» **Usando le informazioni**:
1. Nell'estratto sui rifiuti, perché l'88,5% dell'organico della Campania finisce in altre Regioni? Rispondi in una o due frasi.
2. Secondo l'estratto sui rifiuti, a quanto arriva la raccolta differenziata nel Lazio?
3. Prosegui l'estratto sui rifiuti a partire dalla sua ultima frase.

Il suo Presidente Chicco Testa, in un’intervista a questo giornale, aveva già  denunciato i rischi che si correvano per la mancanza di impianti. Di nuovo ora c’è un rapporto su dati Ispra e della stessa Assoambiente, nel quale si denuncia che nelle tre regioni suddette mancano impianti adeguati al contesto. “Carenza di un’adeguata impiantistica per il riciclo dei rifiuti, assenza di valorizzazione energetica per quanto non riciclabile, turismo dei rifiuti verso altre Regioni, affidamento eccessivo allo smaltimento in discarica”. Questa la sintesi, poco edificante per chi al governo del Paese non perde occasione per dire che l’Italia è alla vigilia di un new green deal.  

Dal rapporto non esce bene il Lazio del governatore Nicola Zingaretti, che più di altre Regioni alimenta il fenomeno del turismo dei rifiuti. La differenziata è al 46%, ma il 64% dell’umido prelevato va fuori Regione. Attenzione: qui pesa lo sfascio organizzativo di Roma capitale, che alla fine fa tutt’uno con le posizioni di chi è alla guida della città e si oppone alla costruzione di nuovi impianti. Pregiudizi ideologici viene da dire, laddove la situazione sta sfuggendo di mano. La Campania del governatore Vincendo De Luca, a sua volta, è sull’orlo dell’emergenza. 

La raccolta negli anni è migliorata, ma si fa poco riciclo. Il mega inceneritore di Acerra, gestito da A2A, è servito a superare la fase più critica degli anni passati, tuttavia la situazione regionale “appare solo momentanea e decisamente fragile”. In un territorio che produce 439,5 kg di rifiuti per abitante all’anno. L’assenza di un efficiente sistema di riciclo a valle delle raccolte si traduce nell’88,5% di organico verso altre Regioni d’Italia. Euro in uscita, non c’è che dire. Il termovalorizzatore di Acerra, tra l’altro, tratta circa il 70% dei rifiuti inceneriti in tutto il Sud. E siamo a due.

» **Blocco dati**:
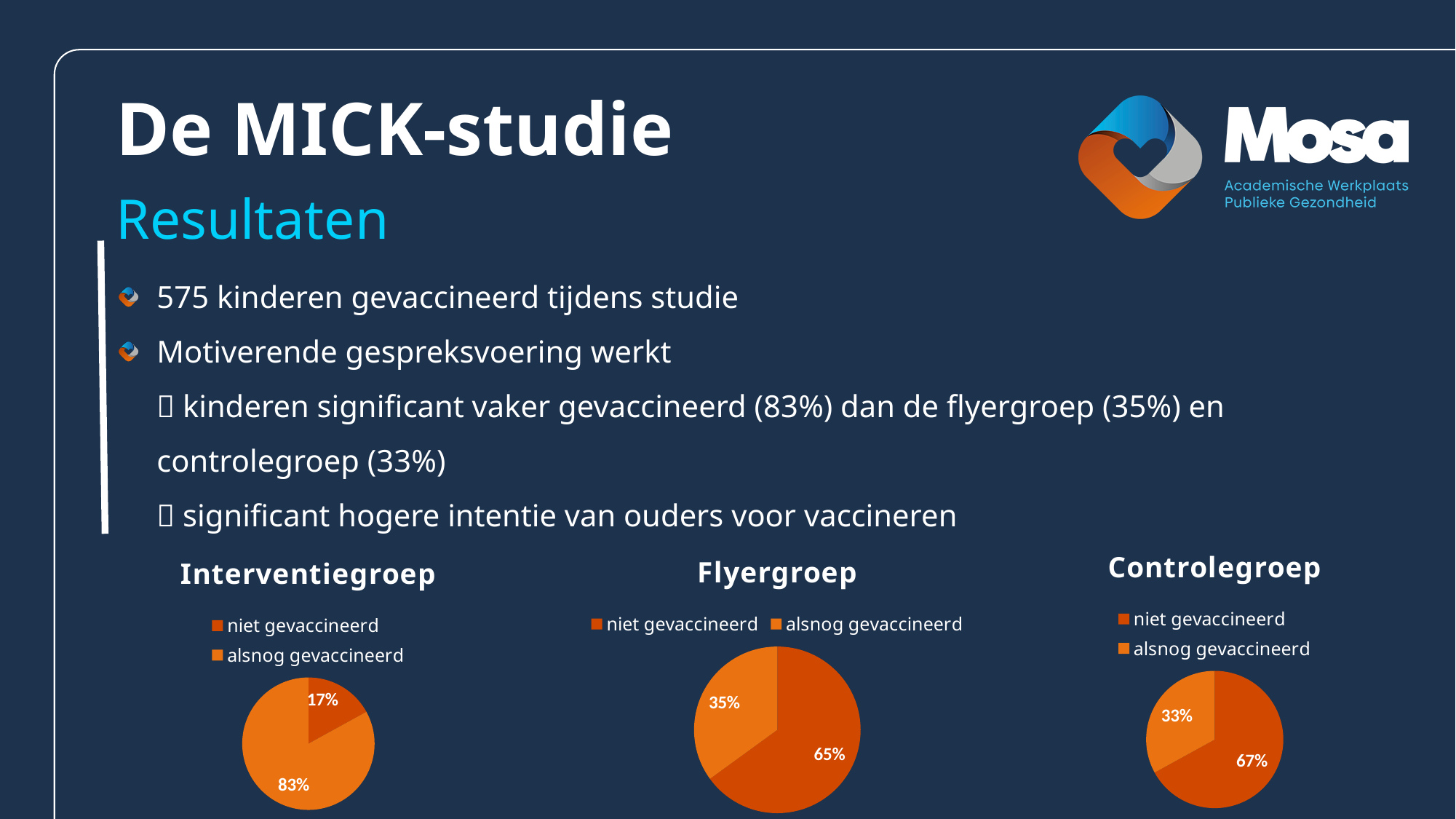
In the Controlegroep chart, what share is labelled 'alsnog gevaccineerd'? 33% In the Controlegroep chart, which slice is the largest? niet gevaccineerd In the Flyergroep chart, what share is labelled 'niet gevaccineerd'? 65% How many entries does the legend of the Controlegroep chart list? 2 In the Interventiegroep chart, what share is labelled 'alsnog gevaccineerd'? 83% In the Controlegroep chart, what share is labelled 'niet gevaccineerd'? 67% What is the difference between the 'niet gevaccineerd' share in the Flyergroep chart and the 'niet gevaccineerd' share in the Interventiegroep chart? 48% In the Interventiegroep chart, what share is labelled 'niet gevaccineerd'? 17% In the Flyergroep chart, what share is labelled 'alsnog gevaccineerd'? 35% How many slices does the Flyergroep pie chart have? 2 In the Interventiegroep chart, which slice is larger: 'niet gevaccineerd' or 'alsnog gevaccineerd'? alsnog gevaccineerd What kind of chart is the Interventiegroep chart? pie chart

» **Esercizi risolti**:
1. Perché in Campania manca un efficiente sistema di riciclo a valle delle raccolte. Senza impianti adeguati per riciclarlo, l'organico viene mandato in altre Regioni d'Italia.

2. Al 46%.

3.
La Sicilia ha il “record di discarica e impianti di riciclo e recupero“. In percentuale vuol dire 73% di spazzatura a discarica e 22 % raccolta in modo differenziato. Sulle discariche va detto che la Giunta di centro destra di Nello Musumeci, vuole chiuderle ed ha stanziato i primi 2,2 milioni di euro, dopo mesi passati a censire 551 siti sparsi in tutte le province. Una radiografia quella di FISE, senza ombre, che certifica “costi di gestione alle stelle, inefficienze e inquinamento determinato dal continuo trasporto dei rifiuti. Tutto in barba alla circular economy e con l’emergenza alle porte”.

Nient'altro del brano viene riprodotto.